Since these criminals don’t limit themselves to any one platform, Meta claimed that it has shared relevant information with other tech companies through the Tech Coalition’s Lantern program, so they can take action too.

This follows a $200m fine on Meta by Nigeria’s FCCPC

This follows an announcement by the Federal Competition and Consumer Protection Commission (FCCPC) that it is fining Meta a sum of $220 million ($220,000,000.00) for violations and other exploitative practices. The amount is to be paid into the Treasury Single Account (TSA) of the Federal Government of Nigeria.
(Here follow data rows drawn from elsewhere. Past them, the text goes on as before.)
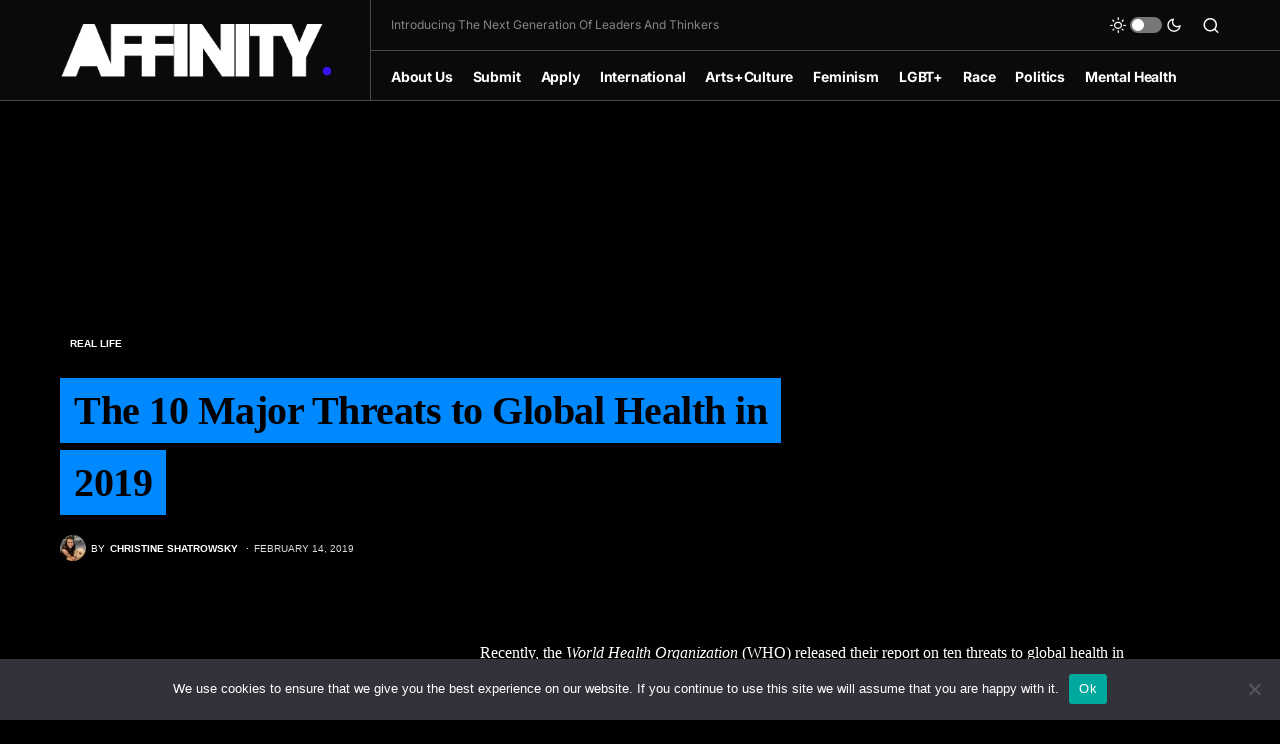

--- FILE ---
content_type: text/html; charset=utf-8
request_url: https://www.google.com/recaptcha/api2/aframe
body_size: 266
content:
<!DOCTYPE HTML><html><head><meta http-equiv="content-type" content="text/html; charset=UTF-8"></head><body><script nonce="tEcEMc70GPE9sjqXY9Ab7A">/** Anti-fraud and anti-abuse applications only. See google.com/recaptcha */ try{var clients={'sodar':'https://pagead2.googlesyndication.com/pagead/sodar?'};window.addEventListener("message",function(a){try{if(a.source===window.parent){var b=JSON.parse(a.data);var c=clients[b['id']];if(c){var d=document.createElement('img');d.src=c+b['params']+'&rc='+(localStorage.getItem("rc::a")?sessionStorage.getItem("rc::b"):"");window.document.body.appendChild(d);sessionStorage.setItem("rc::e",parseInt(sessionStorage.getItem("rc::e")||0)+1);localStorage.setItem("rc::h",'1768378299056');}}}catch(b){}});window.parent.postMessage("_grecaptcha_ready", "*");}catch(b){}</script></body></html>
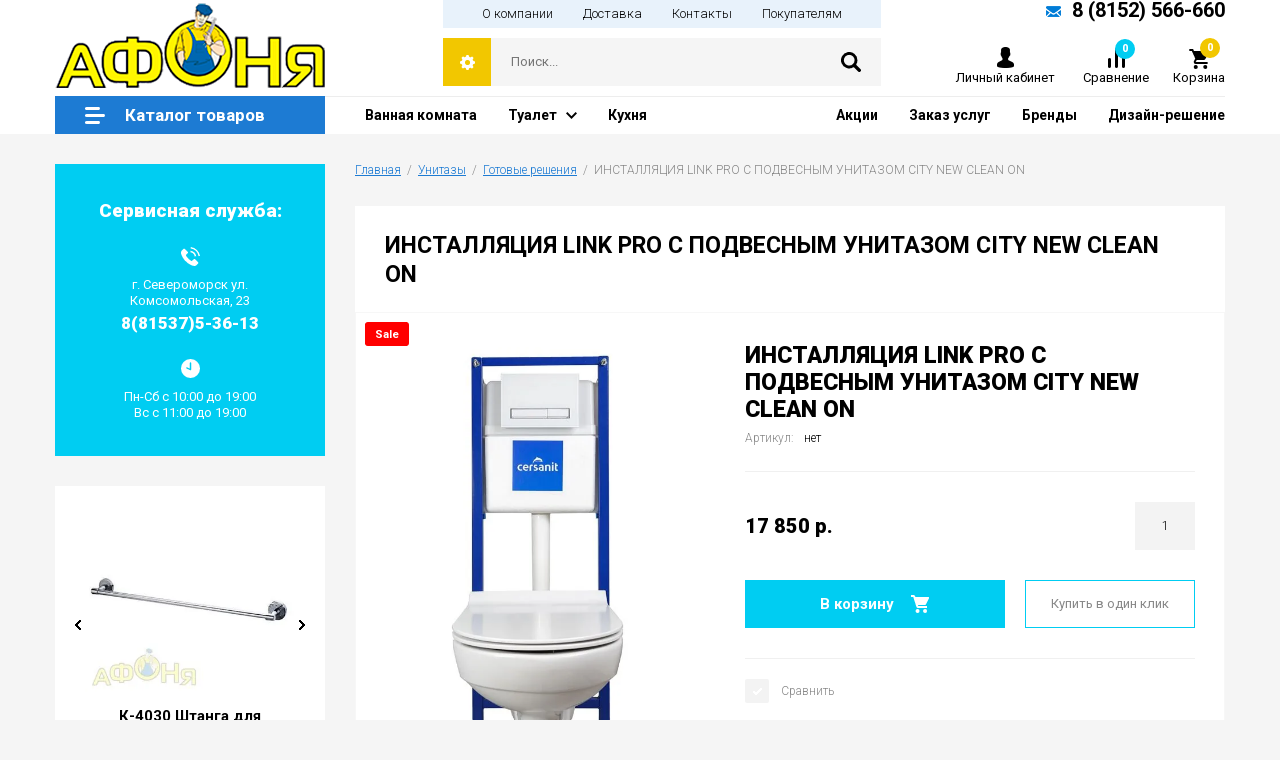

--- FILE ---
content_type: text/javascript
request_url: https://counter.megagroup.ru/3ce6fe88e89d5a3067d16906b24ad0f9.js?r=&s=1280*720*24&u=https%3A%2F%2Fxn--51-6kcaysovb0bn1b.xn--p1ai%2Finternet-magazin%2Fproduct%2Finstallyatsiya-link-pro-s-podvesnym-unitazom-city-new-clean-on&t=%D0%98%D0%9D%D0%A1%D0%A2%D0%90%D0%9B%D0%9B%D0%AF%D0%A6%D0%98%D0%AF%20LINK%20PRO%20%D0%A1%20%D0%9F%D0%9E%D0%94%D0%92%D0%95%D0%A1%D0%9D%D0%AB%D0%9C%20%D0%A3%D0%9D%D0%98%D0%A2%D0%90%D0%97%D0%9E%D0%9C%20CITY%20NEW%20CLEAN%20ON&fv=0,0&en=1&rld=0&fr=0&callback=_sntnl1769527122369&1769527122369
body_size: 87
content:
//:1
_sntnl1769527122369({date:"Tue, 27 Jan 2026 15:18:42 GMT", res:"1"})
According to the FCCPC, this follows an investigation that the commission had carried out in collaboration with the Nigeria Data Protection Commission (NDPC) into Meta Platforms, Inc. (formerly Facebook Inc.), and its subsidiary WhatsApp LLC.

FCCPC approves 173 loan apps as it bars illegal loan platforms

The 38-month-long investigation centred on alleged violations of the Federal Competition and Consumer Protection Act (FCCPA) 2018, Nigeria Data Protection Regulation (NDPR) 2019, and other relevant laws. It uncovered several significant violations by the tech giant.

According to the statement, the tech company engaged with the FCCPC and NDPC, providing information and evidence. However, the final order emphasised the severity of the violations and the need for Meta to align its practices with Nigerian laws to protect consumer rights effectively.

Following the investigation, the FCCPC issued a series of orders and penalties against Meta which include an order to cease its exploitative practices and comply with Nigerian laws on data privacy and consumer protection.